I recently heard a story about wearable AI devices that can record all your interactions with other people (see Best AI Wearables 2025 - Forbes Vetted for some examples). One commentor reported being conscious that all her conversations are now potentially being recorded due to this new technology. All these recordings are data that might be used in ways that haven’t been anticipated and while technology rapidly moves forward, discussions of protecting the rights of human subjects in these scenarios have lagged in the U.S.

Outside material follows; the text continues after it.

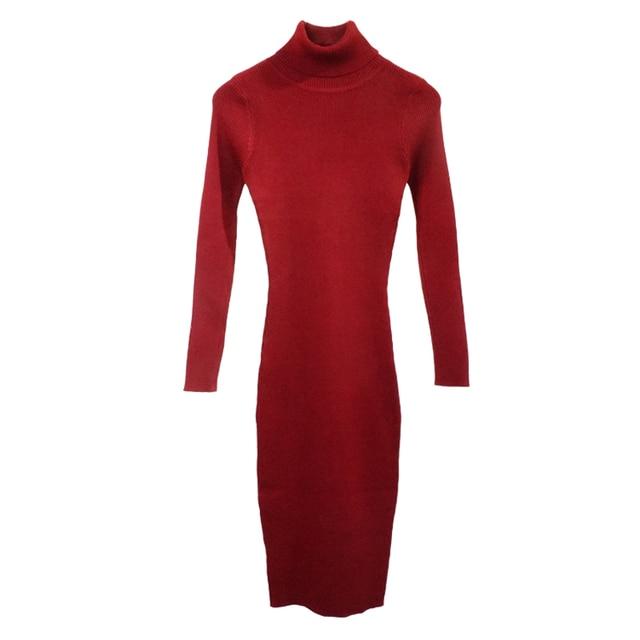 Новый осень-зима женское вязаное платье-свитер с высоким, плотно облегающим шею воротником платья леди тонкое облегающее платье с длинным рукавом, на пуговицах, для девочек платье Vestidos PP003 6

For the last thirty years or so with the increases in computing power, the advent of the internet, and ubiquity of data collection mechanisms, more entities have been conducting aspects of what would have been originally considered social science research, but without having to get approval through an Internal Review Board (IRB) that would ensure human subjects are protected. For example, back in the day, conducting a survey required sending out paper copies, calling people on the phone, or going to a person’s home. Now we get asked to fill out a survey almost immediately after we receive a service or purchase something.


Though possibly not strictly “research” in the traditional sense, data are being collected and analyzed, and thus human subjects’ protections should apply. Indeed, many of the guidelines of the 2018 EU General Data Protection Regulation (GDPR) seem based on the principles of human subjects’ protections (see General Data Protection Regulation (GDPR) Compliance Guidelines for more information). Under the GDPR, consent must be informed and freely given. I was on a project once where a junior staff member asked whether to tell people at the place where we were conducting a case study whether we should be asking people we had conversations with outside of a formal data collection session if we could use the information in the report. I told them “Yes,” because all research participants are entitled to provide informed consent if they are participating in research, and withdraw without penalty if they don’t want to participate.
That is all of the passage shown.